# Exercise prompt
All records are to be retyped faithfully and completely.

(Records from a dataset)
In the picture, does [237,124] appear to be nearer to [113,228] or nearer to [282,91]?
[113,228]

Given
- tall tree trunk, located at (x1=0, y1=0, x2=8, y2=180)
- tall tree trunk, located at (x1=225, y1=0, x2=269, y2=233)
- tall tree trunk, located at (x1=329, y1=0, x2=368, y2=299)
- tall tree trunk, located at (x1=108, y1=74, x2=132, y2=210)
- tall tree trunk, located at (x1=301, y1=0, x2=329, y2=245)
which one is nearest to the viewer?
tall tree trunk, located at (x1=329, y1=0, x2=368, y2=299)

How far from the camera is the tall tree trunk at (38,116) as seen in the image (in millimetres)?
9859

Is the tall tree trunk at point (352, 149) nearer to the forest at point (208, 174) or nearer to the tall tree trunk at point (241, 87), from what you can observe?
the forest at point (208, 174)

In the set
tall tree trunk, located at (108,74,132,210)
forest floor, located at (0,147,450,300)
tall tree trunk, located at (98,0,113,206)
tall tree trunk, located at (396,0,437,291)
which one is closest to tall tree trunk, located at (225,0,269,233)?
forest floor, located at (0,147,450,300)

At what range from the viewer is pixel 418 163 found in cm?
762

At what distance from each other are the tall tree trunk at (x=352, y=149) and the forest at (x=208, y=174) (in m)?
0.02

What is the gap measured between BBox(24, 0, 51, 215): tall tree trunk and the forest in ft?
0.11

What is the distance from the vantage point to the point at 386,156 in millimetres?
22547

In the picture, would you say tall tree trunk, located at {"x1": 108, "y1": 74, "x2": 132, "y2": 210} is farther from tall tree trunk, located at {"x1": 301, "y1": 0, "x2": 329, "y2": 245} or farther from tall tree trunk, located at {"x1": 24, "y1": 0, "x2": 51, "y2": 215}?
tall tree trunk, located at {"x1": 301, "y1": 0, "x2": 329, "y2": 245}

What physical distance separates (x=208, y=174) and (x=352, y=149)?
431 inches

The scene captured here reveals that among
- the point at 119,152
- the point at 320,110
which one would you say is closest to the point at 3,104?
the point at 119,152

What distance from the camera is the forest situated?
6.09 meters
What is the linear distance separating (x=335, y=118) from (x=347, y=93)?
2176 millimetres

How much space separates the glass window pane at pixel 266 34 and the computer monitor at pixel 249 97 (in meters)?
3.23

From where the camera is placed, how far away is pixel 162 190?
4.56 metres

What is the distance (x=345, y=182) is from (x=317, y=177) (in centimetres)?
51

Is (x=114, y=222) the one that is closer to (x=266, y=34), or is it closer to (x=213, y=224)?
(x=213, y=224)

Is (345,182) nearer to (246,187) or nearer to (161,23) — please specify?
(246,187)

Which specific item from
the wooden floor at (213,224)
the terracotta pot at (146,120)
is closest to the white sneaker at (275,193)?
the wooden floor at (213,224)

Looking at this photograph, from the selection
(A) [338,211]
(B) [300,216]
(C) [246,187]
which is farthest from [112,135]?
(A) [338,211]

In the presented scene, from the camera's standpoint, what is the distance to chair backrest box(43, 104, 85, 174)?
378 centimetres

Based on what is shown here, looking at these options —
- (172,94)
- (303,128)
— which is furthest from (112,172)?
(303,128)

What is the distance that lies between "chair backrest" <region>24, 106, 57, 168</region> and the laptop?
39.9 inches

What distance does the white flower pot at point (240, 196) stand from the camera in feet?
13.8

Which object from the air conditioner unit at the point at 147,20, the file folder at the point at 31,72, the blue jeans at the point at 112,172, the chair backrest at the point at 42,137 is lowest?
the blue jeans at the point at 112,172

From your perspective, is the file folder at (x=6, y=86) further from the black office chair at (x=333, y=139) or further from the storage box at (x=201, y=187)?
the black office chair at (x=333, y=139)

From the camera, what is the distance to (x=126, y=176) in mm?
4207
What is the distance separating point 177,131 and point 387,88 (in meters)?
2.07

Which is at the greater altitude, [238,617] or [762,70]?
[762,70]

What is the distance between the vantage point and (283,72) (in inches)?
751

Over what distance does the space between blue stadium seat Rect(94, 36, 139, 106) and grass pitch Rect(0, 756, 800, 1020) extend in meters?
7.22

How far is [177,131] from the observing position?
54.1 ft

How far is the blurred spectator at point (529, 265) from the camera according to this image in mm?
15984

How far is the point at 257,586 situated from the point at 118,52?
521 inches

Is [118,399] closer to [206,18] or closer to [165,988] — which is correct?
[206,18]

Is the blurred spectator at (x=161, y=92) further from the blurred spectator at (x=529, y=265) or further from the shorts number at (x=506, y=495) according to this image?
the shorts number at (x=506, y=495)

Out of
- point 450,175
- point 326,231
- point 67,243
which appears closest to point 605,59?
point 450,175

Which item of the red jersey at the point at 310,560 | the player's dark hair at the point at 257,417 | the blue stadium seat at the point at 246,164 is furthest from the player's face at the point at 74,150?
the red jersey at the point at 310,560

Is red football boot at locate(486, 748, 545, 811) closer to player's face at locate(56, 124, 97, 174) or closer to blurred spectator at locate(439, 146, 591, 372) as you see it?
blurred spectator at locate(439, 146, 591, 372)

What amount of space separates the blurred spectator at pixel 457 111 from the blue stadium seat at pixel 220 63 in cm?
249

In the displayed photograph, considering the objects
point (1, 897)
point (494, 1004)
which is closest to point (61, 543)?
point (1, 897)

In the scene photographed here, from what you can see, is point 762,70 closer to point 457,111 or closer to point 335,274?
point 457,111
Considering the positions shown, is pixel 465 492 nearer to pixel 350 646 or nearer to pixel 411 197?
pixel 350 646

# The answer
In the picture, does [237,124] appear to be nearer to [113,228] or nearer to [282,91]?
[113,228]

Given
- tall tree trunk, located at (x1=0, y1=0, x2=8, y2=180)
- tall tree trunk, located at (x1=225, y1=0, x2=269, y2=233)
- tall tree trunk, located at (x1=329, y1=0, x2=368, y2=299)
- tall tree trunk, located at (x1=108, y1=74, x2=132, y2=210)
- tall tree trunk, located at (x1=301, y1=0, x2=329, y2=245)
which one is nearest to the viewer?
tall tree trunk, located at (x1=329, y1=0, x2=368, y2=299)

How far from the camera is the tall tree trunk at (38,116) as seen in the image (in millimetres)?
9859

Is the tall tree trunk at point (352, 149) nearer to the forest at point (208, 174) or nearer to the tall tree trunk at point (241, 87), from what you can observe?
the forest at point (208, 174)

In the set
tall tree trunk, located at (108,74,132,210)
forest floor, located at (0,147,450,300)
tall tree trunk, located at (98,0,113,206)
tall tree trunk, located at (396,0,437,291)
which one is closest to tall tree trunk, located at (225,0,269,233)?
forest floor, located at (0,147,450,300)

At what range from the viewer is pixel 418 163 found in cm?
762

At what distance from each other are the tall tree trunk at (x=352, y=149) and the forest at (x=208, y=174) (in m)?
0.02

What is the gap measured between BBox(24, 0, 51, 215): tall tree trunk and the forest in ft?
0.11

What is the distance from the vantage point to the point at 386,156 in millimetres?
22547

In the picture, would you say tall tree trunk, located at {"x1": 108, "y1": 74, "x2": 132, "y2": 210} is farther from tall tree trunk, located at {"x1": 301, "y1": 0, "x2": 329, "y2": 245} or farther from tall tree trunk, located at {"x1": 24, "y1": 0, "x2": 51, "y2": 215}?
tall tree trunk, located at {"x1": 301, "y1": 0, "x2": 329, "y2": 245}

What physical distance separates (x=208, y=174) and (x=352, y=149)?
431 inches

The scene captured here reveals that among
- the point at 119,152
- the point at 320,110
which one would you say is closest to the point at 3,104?
the point at 119,152

What distance from the camera is the forest situated?
6.09 meters
What is the linear distance separating (x=335, y=118) from (x=347, y=93)?
2176 millimetres

How much space separates the glass window pane at pixel 266 34 and the computer monitor at pixel 249 97 (in meters)?
3.23

From where the camera is placed, how far away is pixel 162 190?
4.56 metres

What is the distance (x=345, y=182) is from (x=317, y=177) (in centimetres)?
51

Is (x=114, y=222) the one that is closer to (x=266, y=34), or is it closer to (x=213, y=224)?
(x=213, y=224)

Is (345,182) nearer to (246,187) or nearer to (161,23) — please specify?
(246,187)

Which specific item from
the wooden floor at (213,224)
the terracotta pot at (146,120)
is closest to the white sneaker at (275,193)?
the wooden floor at (213,224)

Looking at this photograph, from the selection
(A) [338,211]
(B) [300,216]
(C) [246,187]
which is farthest from [112,135]?
(A) [338,211]

In the presented scene, from the camera's standpoint, what is the distance to chair backrest box(43, 104, 85, 174)?
378 centimetres

Based on what is shown here, looking at these options —
- (172,94)
- (303,128)
— which is furthest from (112,172)?
(303,128)

What is the distance that lies between "chair backrest" <region>24, 106, 57, 168</region> and the laptop?
39.9 inches

What distance does the white flower pot at point (240, 196) stand from the camera in feet?
13.8

Which object from the air conditioner unit at the point at 147,20, the file folder at the point at 31,72, the blue jeans at the point at 112,172, the chair backrest at the point at 42,137 is lowest?
the blue jeans at the point at 112,172

From your perspective, is the file folder at (x=6, y=86) further from the black office chair at (x=333, y=139) or further from the storage box at (x=201, y=187)?
the black office chair at (x=333, y=139)

From the camera, what is the distance to (x=126, y=176) in mm?
4207
What is the distance separating point 177,131 and point 387,88 (in meters)?
2.07

Which is at the greater altitude, [238,617] or [762,70]?
[762,70]

What is the distance between the vantage point and (283,72) (in inches)?
751

Over what distance does the space between blue stadium seat Rect(94, 36, 139, 106) and grass pitch Rect(0, 756, 800, 1020) extend in meters?
7.22

How far is [177,131] from the observing position?
54.1 ft

How far is the blurred spectator at point (529, 265) from the camera according to this image in mm?
15984

How far is the point at 257,586 situated from the point at 118,52?
521 inches

Is [118,399] closer to [206,18] or closer to [165,988] — which is correct?
[206,18]

Is the blurred spectator at (x=161, y=92) further from the blurred spectator at (x=529, y=265) or further from the shorts number at (x=506, y=495) according to this image?
the shorts number at (x=506, y=495)

Out of
- point 450,175
- point 326,231
- point 67,243
which appears closest to point 605,59?
point 450,175

Which item of the red jersey at the point at 310,560 | the player's dark hair at the point at 257,417 | the blue stadium seat at the point at 246,164 is furthest from the player's face at the point at 74,150?
the red jersey at the point at 310,560

Is red football boot at locate(486, 748, 545, 811) closer to player's face at locate(56, 124, 97, 174) or closer to blurred spectator at locate(439, 146, 591, 372) as you see it?
blurred spectator at locate(439, 146, 591, 372)

What amount of space separates the blurred spectator at pixel 457 111 from the blue stadium seat at pixel 220 63 in cm?
249

In the displayed photograph, considering the objects
point (1, 897)
point (494, 1004)
which is closest to point (61, 543)?
point (1, 897)

In the scene photographed here, from what you can see, is point 762,70 closer to point 457,111 or closer to point 335,274?
point 457,111
Considering the positions shown, is pixel 465 492 nearer to pixel 350 646 or nearer to pixel 411 197?
pixel 350 646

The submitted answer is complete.